Hence EF passes Through the point of intersection of the tangents to S_{0} at B and C; FD passes through the point in which the line joining B to the pole of the conic meets the tangent at C; DE passes through the point in which the line joining C to the pole of the conic meets the tangent at B.

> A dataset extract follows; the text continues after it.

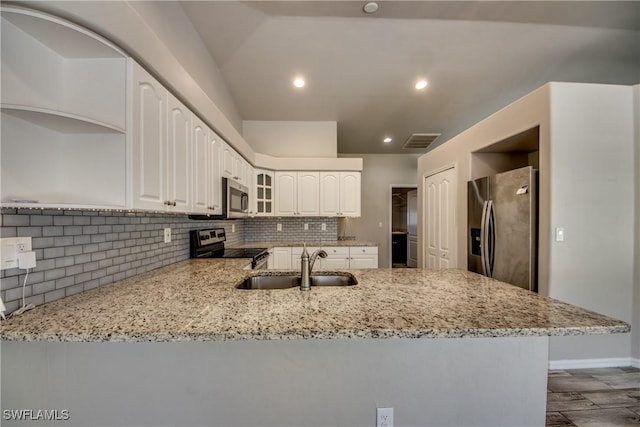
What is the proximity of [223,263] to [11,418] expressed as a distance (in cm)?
130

The sides of the tringle D′E′F′ are respectively
κ^{2}β_{0}γ + κ(Α_{0}Α + β_{0}β + γ_{0}γ) + βγ_{0} = 0,
κ^{2}β_{0}γ - κ(Α_{0}Α + β_{0}β - γ_{0}γ) - βγ_{0} = 0,
κ^{2}β_{0}γ + κ(Α_{0}Α - β_{0}β + γ_{0}γ) - βγ_{0} = 0,
and these lines envelop respectively the conics
(Α_{0}Α + β_{0}β + γ_{0}γ)^{2} - 4β_{0}γ_{0}βγ = 0,
(Α_{0}Α + β_{0}β - γ_{0}γ)^{2} + 4β_{0}γ_{0}βγ = 0,
(Α_{0}Α - β_{0}β + γ_{0}γ)^{2} + 4β_{0}γ_{0}βγ = 0
Hence the Theorem,—

*If the pole of a sub-polar triangle move on a conic circumscribing the triangle of reference, the sides of the sub-polar triangle will pass through three fixed points, while if the pole move on a straight line the sides of the sub-polar triangle will envelop three fixed conics*.